■ **Aim of the task**
Wherever the word "site" appears in a line of the records, copy that line.

■ **Extracted data**
*** Begin section ***

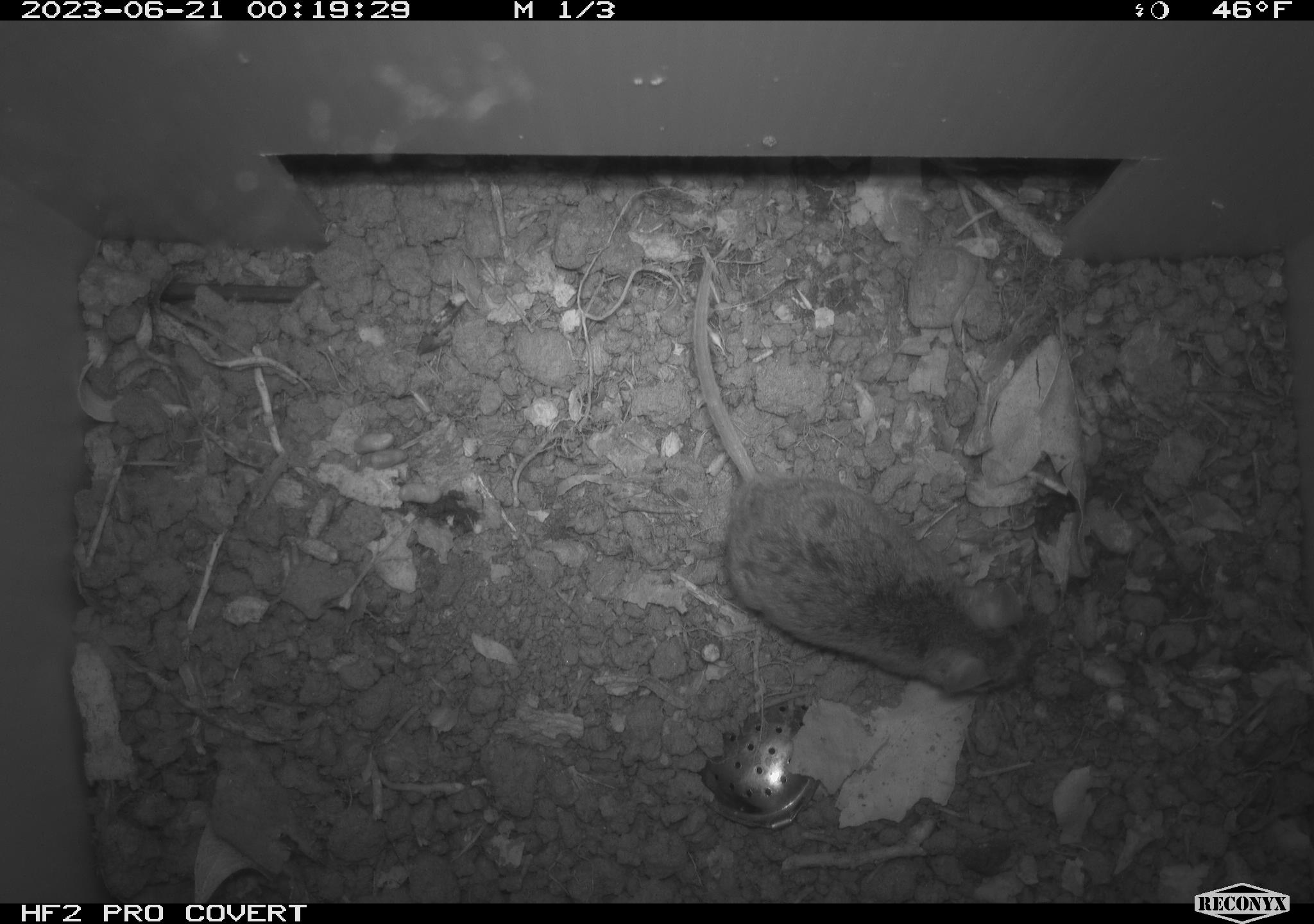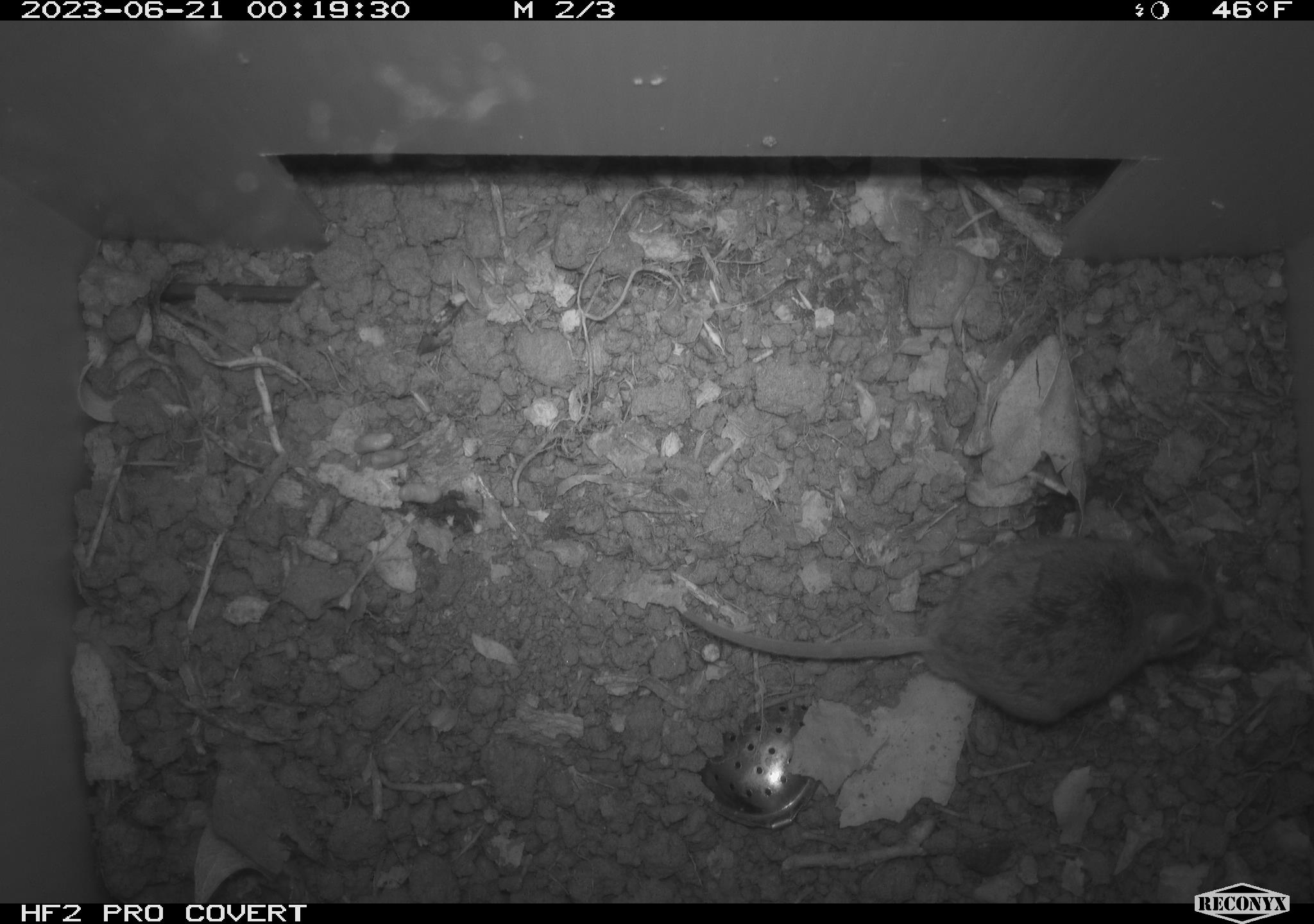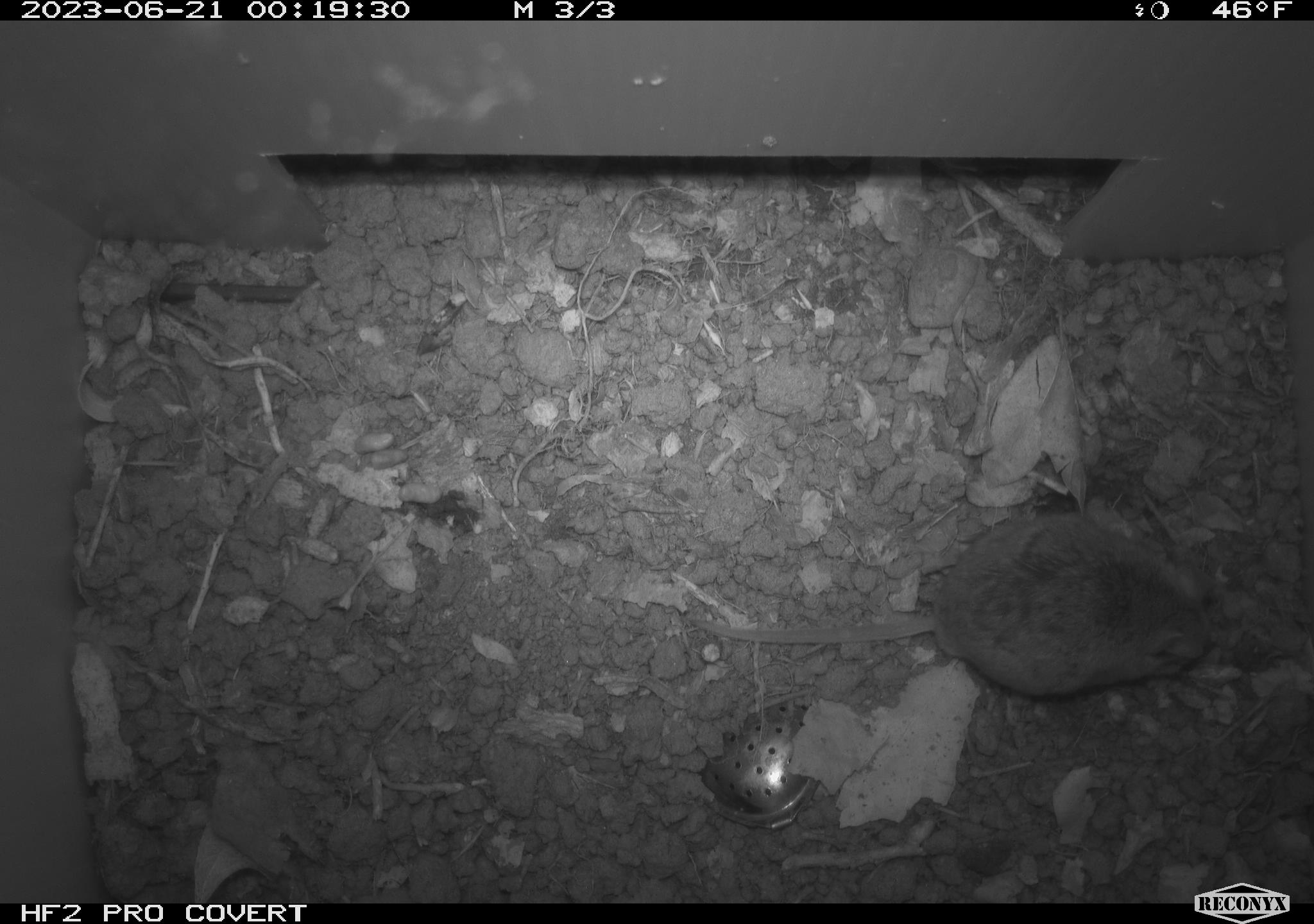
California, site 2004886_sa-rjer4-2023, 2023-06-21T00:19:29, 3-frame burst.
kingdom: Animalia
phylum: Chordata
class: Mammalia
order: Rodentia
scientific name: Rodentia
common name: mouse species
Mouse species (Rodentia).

*** End section ***
*** Begin section ***

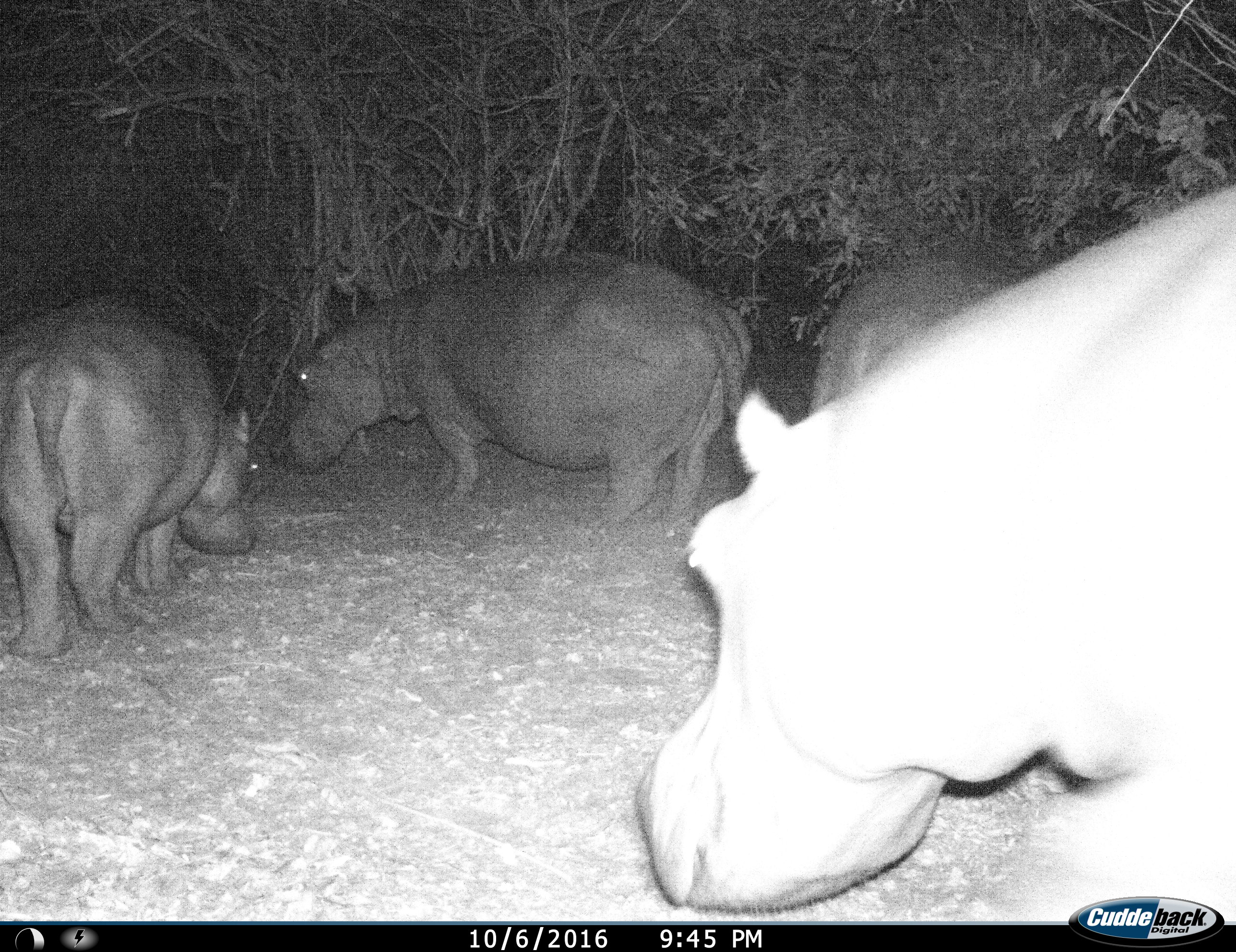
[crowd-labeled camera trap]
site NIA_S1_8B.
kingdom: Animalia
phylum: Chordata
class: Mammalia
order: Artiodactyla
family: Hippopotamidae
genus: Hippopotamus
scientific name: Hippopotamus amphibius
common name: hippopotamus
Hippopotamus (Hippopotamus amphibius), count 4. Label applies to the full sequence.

*** End section ***
*** Begin section ***

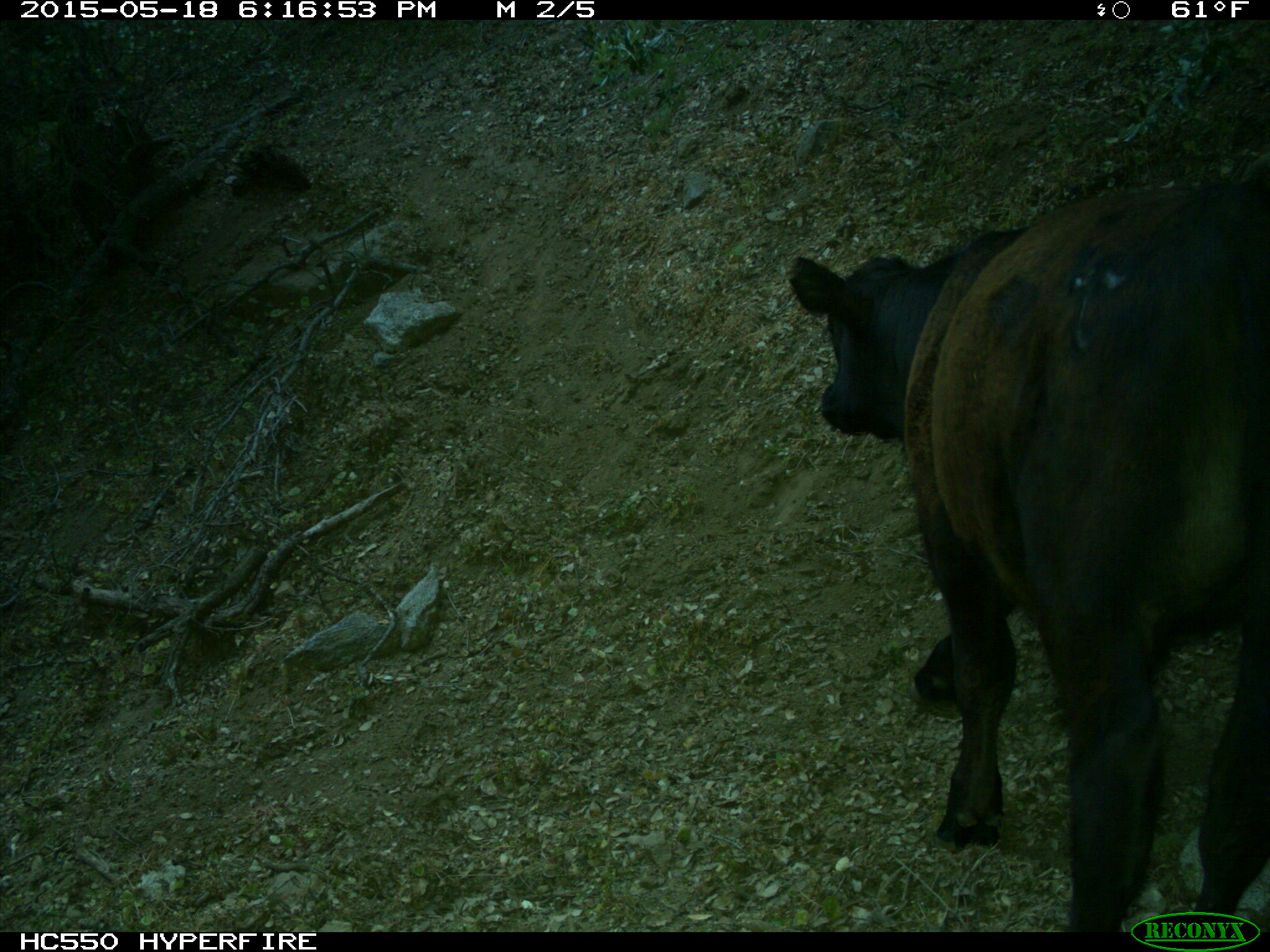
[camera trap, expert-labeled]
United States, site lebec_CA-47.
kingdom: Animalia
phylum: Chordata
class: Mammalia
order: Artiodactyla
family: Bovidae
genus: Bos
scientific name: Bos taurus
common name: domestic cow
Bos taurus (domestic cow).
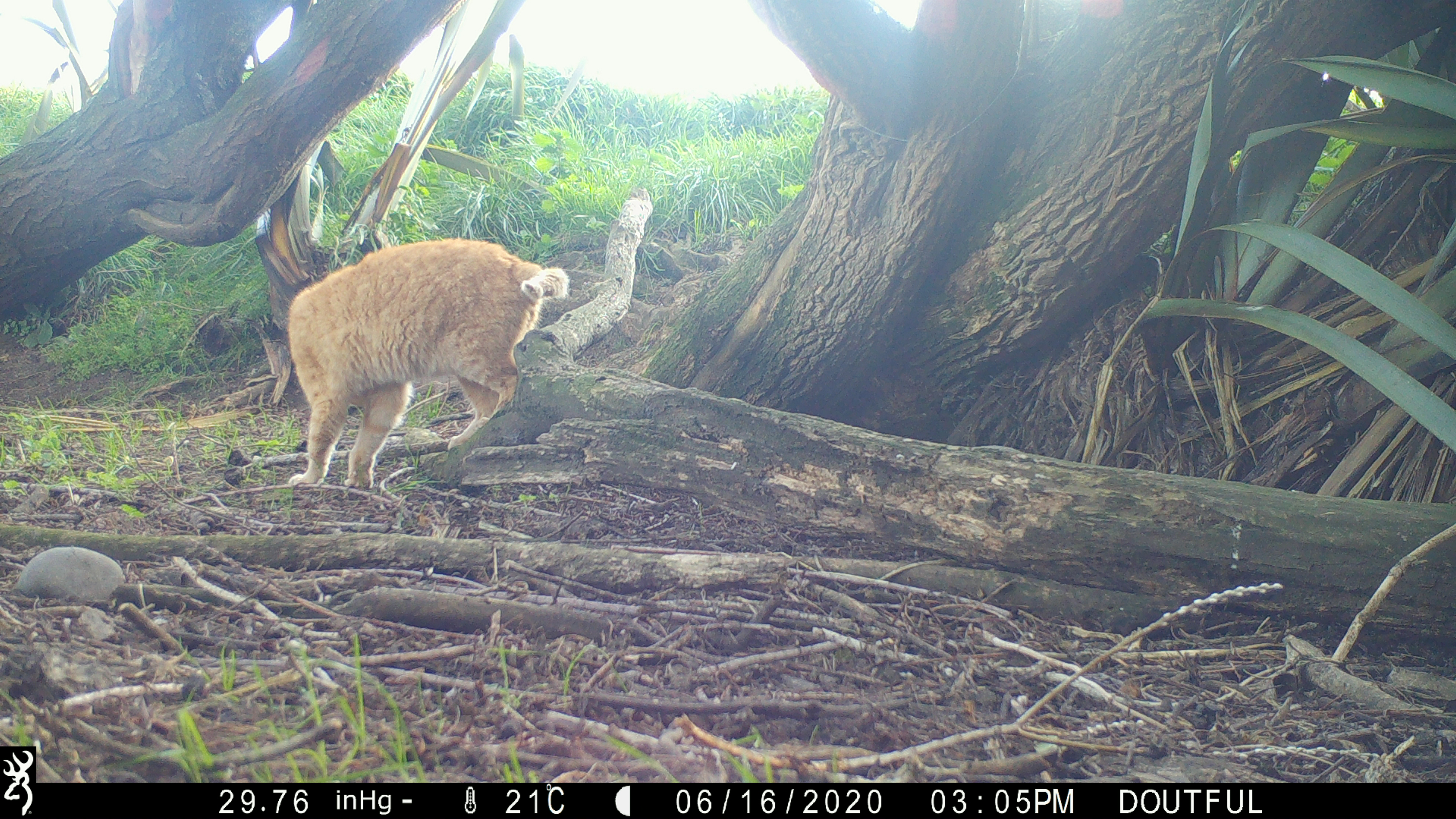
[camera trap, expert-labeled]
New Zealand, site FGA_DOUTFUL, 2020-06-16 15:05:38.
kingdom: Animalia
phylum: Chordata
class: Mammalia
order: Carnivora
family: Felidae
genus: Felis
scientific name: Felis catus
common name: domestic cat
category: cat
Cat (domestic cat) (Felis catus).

*** End section ***

■ **Output for this exercise**
California, site 2004886_sa-rjer4-2023, 2023-06-21T00:19:29, 3-frame burst.
site NIA_S1_8B.
United States, site lebec_CA-47.
New Zealand, site FGA_DOUTFUL, 2020-06-16 15:05:38.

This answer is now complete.